==== PASSAGE TO READ

Thursday, January 29, 2015

Sleep Challenge Part 2


Determined to kick off the new year as the healthiest version of myself, I met with a nutritionist and Korean acupuncturist over the last month (both of which deserve a blog post in their own right).  Their biggest piece of advice?  I need to get more sleep.  Apparently 7-8 hours (which is actually really good for me!) is not quite enough.  I need to be getting 8-9 hours each night! ("No drugs, just sleep" -- my acupuncturist says).

The crazy thing is that never before could I actually do that than here in Seoul, where I set my own hours and have tremendous freedom over my own time.  But since I have work calls until 10pm on most work nights and the earliest I can reasonably be in bed is 10:30pm, that means not setting the alarm until 7:30am!  While I know Tyler would be thrilled with this new development, the truth is somehow this is really hard psychologically for me.  In fact, when I read a new year's blog post entitled "The 5am Club" (all about how successful people wake up at 5am and embark on their projects while the rest of the world still sleeps), I was more drawn to the "challenge" of waking up at 5am than to the supposedly "easy" task of staying snug and warm in bed.  The former is somehow more exciting and certainly seems "more productive" than staying in bed for hours on end.

========

• **OBJECTIVE**
Summarize the sleep blog entry in two sentences.

==== DATASET

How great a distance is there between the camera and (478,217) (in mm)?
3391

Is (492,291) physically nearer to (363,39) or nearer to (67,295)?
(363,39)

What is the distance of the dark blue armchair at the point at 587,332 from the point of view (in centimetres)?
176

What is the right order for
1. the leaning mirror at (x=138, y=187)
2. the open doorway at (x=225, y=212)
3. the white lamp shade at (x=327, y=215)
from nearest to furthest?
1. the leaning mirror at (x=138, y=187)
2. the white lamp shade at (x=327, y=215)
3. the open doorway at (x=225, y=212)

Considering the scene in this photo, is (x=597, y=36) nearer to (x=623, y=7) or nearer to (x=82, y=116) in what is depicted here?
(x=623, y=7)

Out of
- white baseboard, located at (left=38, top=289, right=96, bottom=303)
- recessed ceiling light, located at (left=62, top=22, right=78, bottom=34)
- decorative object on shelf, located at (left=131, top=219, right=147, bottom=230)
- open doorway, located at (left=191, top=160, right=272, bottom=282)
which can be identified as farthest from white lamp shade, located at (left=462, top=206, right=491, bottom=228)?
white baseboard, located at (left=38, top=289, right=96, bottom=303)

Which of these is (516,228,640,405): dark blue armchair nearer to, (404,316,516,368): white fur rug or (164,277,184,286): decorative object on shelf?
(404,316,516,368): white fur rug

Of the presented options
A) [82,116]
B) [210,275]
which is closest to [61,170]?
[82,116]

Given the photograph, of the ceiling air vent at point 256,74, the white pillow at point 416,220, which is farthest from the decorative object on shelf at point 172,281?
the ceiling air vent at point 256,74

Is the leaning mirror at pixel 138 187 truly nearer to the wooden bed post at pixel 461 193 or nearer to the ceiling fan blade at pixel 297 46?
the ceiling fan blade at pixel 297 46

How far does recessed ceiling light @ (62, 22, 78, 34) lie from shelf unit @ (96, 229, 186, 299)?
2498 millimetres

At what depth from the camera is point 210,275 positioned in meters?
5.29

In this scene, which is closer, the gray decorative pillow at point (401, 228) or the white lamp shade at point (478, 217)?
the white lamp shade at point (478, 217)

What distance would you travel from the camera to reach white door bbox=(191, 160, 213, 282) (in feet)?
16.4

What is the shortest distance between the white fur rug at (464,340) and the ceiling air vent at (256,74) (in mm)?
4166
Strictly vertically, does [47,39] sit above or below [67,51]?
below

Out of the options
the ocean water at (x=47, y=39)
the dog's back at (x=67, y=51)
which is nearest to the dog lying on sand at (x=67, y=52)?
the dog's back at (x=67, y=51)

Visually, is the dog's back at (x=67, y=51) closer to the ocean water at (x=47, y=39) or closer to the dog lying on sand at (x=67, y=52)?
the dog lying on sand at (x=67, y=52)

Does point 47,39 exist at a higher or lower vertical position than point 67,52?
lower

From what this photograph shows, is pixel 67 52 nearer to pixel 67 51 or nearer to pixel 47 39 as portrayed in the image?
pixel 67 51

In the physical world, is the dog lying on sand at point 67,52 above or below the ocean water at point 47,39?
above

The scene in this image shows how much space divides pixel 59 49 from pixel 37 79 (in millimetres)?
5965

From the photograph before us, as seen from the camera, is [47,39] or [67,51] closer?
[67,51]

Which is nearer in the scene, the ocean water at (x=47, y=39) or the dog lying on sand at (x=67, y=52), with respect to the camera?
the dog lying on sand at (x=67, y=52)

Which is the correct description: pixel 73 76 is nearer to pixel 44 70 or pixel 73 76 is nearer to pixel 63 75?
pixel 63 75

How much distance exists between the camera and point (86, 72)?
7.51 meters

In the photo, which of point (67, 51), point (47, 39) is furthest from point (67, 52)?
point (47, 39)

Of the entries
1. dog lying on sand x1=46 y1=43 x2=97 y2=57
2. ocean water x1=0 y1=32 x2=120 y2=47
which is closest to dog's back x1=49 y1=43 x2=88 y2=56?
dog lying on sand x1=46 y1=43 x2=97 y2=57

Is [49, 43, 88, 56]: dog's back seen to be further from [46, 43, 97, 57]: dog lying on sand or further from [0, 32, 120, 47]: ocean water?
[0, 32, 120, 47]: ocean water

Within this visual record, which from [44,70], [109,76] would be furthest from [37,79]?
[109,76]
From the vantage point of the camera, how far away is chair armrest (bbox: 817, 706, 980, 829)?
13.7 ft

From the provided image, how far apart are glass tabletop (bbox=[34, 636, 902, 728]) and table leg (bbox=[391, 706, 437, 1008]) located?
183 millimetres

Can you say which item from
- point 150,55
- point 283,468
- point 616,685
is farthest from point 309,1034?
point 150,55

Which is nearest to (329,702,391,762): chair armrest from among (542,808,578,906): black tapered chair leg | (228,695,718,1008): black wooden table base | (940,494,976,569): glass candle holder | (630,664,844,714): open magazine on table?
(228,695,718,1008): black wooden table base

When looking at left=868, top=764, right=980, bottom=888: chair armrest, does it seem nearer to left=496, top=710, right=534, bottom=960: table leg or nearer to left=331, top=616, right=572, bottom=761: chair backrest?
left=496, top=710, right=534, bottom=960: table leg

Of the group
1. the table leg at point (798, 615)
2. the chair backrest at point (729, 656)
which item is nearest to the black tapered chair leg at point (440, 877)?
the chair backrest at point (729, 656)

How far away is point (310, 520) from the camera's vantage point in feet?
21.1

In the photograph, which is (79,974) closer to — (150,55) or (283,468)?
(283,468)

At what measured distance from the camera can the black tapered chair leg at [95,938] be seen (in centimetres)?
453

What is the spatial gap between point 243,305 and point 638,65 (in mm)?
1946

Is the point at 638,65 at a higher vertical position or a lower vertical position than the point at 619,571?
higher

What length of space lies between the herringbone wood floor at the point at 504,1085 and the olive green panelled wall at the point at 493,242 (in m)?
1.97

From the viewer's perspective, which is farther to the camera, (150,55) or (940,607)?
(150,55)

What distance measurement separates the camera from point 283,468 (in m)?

========

• **ANSWER**
After meeting with a nutritionist and a Korean acupuncturist, the writer was advised to get 8-9 hours of sleep each night instead of 7-8. Although life in Seoul allows it, sleeping until 7:30am feels psychologically hard for the writer, who finds the challenge of waking at 5am more exciting and seemingly more productive.